Data Science Asked by RafalQA on January 6, 2021
I am using Xgboost for classification. My y
is 0 or 1 (true or false). I have categorical and numeric features, so theoretically, I need to use SMOTE-NC instead of SMOTE. However, I get better results with SMOTE.
Could anyone explain why this is happening?
Also, if I use some encoder (BinaryEncoder, one hot, etc.) for categorical data, do I need to use SMOTE-NC after encoding, or before?
I copied my example code (x
and y
is after cleaning, include BinaryEncoder).
_train, X_val, y_train, y_val = train_test_split(x, y, test_size=0.2, random_state=1)
smt = SMOTE()
X_resampled, y_resampled = smt.fit_resample(X_train, y_train)
params_model1 = {
'booster': ['dart', 'gbtree', 'gblinear'],
'learning_rate': [0.001, 0.01, 0.05, 0.1],
'min_child_weight': [1, 5, 10, 15, 20],
'gamma': [0, 0.5, 1, 1.5, 2, 5],
'subsample': [0.6, 0.8, 1.0],
'colsample_bytree': [0.6, 0.8, 1.0],
'max_depth': [3, 4, 5, 6, 7, 8],
'max_delta_step': [0, 1, 2, 3, 5, 10],
'base_score': [0.3, 0.35, 0.4, 0.45, 0.5, 0.55, 0.6, 0.65],
'reg_alpha': [0, 0.5, 1, 1.5, 2],
'reg_lambda': [0, 0.5, 1, 1.5, 2],
'n_estimators': [100, 200, 500]
}
skf = StratifiedKFold(n_splits=3, shuffle=True, random_state=1001)
xgb = XGBClassifier(base_score=0.5, booster='gbtree', colsample_bylevel=1,
colsample_bynode=1, colsample_bytree=0.3, gamma=1,
learning_rate=0.1, max_delta_step=0, max_depth=10,
min_child_weight=5, missing=None, n_estimators=1000, n_jobs=1,
nthread=None, objective='binary:logistic', random_state=0,
reg_alpha=0, reg_lambda=1, scale_pos_weight=1, seed=None,
silent=None, subsample=0.8, verbosity=1)
scoring = 'f1'
rs_xgb = RandomizedSearchCV(xgb, param_distributions=params_model1, n_iter=1,
scoring=scoring, n_jobs=4, cv=skf.split(X_resampled, y_resampled), verbose=3,
random_state=1001)
rs_xgb.fit(X_resampled, y_resampled)
refit = rs_xgb.best_estimator_
joblib.dump(refit, 'validator1.pkl')
loaded_xgb = joblib.load('validator1.pkl')

> [Work to do]
1/ From the XGBoost post, copy word for word the part that opens with the words containing "Data Science Asked" and closes with "results with SMOTE.".
2/ Answer these questions using the XGBoost post:
(a) What two values can y take?
(b) What test_size is passed to train_test_split?
(c) What value is assigned to scoring?
3/ Translate this sentence from the XGBoost post into French: "I have categorical and numeric features, so theoretically, I need to use SMOTE-NC instead of SMOTE."

> [Dataset extract]

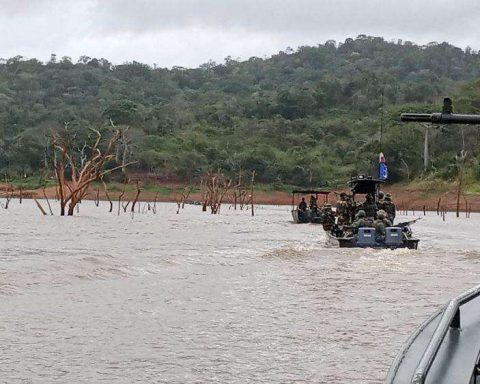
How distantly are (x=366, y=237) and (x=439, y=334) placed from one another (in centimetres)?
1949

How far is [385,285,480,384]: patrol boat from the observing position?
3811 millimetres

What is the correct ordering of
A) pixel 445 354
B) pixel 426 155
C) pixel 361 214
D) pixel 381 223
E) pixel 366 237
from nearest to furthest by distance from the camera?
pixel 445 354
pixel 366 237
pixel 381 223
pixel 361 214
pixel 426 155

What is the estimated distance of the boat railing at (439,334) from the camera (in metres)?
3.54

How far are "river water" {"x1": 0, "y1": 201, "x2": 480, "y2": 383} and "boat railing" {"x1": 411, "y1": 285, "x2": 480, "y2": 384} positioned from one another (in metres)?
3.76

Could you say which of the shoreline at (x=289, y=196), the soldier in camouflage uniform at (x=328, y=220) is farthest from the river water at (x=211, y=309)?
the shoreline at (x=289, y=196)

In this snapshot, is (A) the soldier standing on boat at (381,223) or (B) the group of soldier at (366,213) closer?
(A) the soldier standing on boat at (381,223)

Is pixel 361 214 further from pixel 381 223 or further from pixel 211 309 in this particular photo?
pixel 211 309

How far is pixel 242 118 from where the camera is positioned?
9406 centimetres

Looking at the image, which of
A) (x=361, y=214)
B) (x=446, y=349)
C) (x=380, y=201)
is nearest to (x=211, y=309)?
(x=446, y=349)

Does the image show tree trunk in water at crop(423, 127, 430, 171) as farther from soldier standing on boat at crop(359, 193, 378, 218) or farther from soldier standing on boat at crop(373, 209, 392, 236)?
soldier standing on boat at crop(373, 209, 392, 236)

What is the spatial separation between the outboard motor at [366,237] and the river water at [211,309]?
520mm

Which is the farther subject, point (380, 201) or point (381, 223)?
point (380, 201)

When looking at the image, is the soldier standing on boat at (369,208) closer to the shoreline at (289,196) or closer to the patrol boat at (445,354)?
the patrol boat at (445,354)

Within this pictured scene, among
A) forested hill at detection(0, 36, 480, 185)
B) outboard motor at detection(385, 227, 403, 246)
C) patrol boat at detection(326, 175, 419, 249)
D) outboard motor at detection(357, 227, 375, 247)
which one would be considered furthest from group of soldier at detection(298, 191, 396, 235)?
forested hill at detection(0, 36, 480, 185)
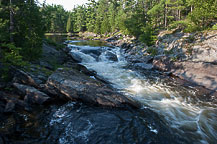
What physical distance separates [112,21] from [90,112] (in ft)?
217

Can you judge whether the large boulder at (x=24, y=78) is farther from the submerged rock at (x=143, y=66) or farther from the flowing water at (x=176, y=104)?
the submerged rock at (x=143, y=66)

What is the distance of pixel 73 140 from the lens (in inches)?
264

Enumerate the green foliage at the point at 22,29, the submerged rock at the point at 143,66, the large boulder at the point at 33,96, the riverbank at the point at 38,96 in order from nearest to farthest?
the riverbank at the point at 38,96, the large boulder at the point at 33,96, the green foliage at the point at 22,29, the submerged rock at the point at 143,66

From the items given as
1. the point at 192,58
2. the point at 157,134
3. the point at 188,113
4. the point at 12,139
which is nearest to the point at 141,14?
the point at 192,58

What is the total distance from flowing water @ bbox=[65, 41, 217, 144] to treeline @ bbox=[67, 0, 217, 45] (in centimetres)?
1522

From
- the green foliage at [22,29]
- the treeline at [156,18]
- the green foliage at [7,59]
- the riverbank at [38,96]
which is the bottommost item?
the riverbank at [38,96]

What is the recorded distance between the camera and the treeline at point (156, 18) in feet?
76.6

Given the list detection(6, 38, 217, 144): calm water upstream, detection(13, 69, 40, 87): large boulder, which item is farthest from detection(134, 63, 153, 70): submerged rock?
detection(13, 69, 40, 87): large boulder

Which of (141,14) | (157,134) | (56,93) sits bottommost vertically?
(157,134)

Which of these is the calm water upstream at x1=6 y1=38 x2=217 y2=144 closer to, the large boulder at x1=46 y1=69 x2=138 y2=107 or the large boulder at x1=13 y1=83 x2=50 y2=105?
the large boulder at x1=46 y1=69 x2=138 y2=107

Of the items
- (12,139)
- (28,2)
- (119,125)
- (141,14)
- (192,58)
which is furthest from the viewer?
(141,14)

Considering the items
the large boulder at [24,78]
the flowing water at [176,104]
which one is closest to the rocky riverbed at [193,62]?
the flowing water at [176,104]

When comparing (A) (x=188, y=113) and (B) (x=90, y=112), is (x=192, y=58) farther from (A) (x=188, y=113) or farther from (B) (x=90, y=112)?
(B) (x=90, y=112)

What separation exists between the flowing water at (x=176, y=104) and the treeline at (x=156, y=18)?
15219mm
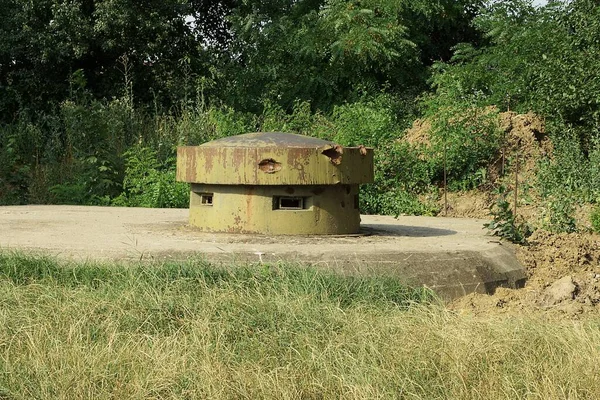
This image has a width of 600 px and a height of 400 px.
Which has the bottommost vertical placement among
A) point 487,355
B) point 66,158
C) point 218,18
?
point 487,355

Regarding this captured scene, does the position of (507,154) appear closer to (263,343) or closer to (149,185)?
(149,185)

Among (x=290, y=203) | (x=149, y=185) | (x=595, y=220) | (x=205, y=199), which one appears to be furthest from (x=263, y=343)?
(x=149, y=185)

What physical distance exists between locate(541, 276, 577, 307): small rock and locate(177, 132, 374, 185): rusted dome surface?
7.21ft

> [Results in order]
1/
Data Science Asked by RafalQA on January 6, 2021
I am using Xgboost for classification. My y
is 0 or 1 (true or false). I have categorical and numeric features, so theoretically, I need to use SMOTE-NC instead of SMOTE. However, I get better results with SMOTE.

2/
(a) 0 or 1 (true or false)
(b) 0.2
(c) 'f1'

3/ J'ai des variables catégorielles et numériques, donc, en théorie, je dois utiliser SMOTE-NC au lieu de SMOTE.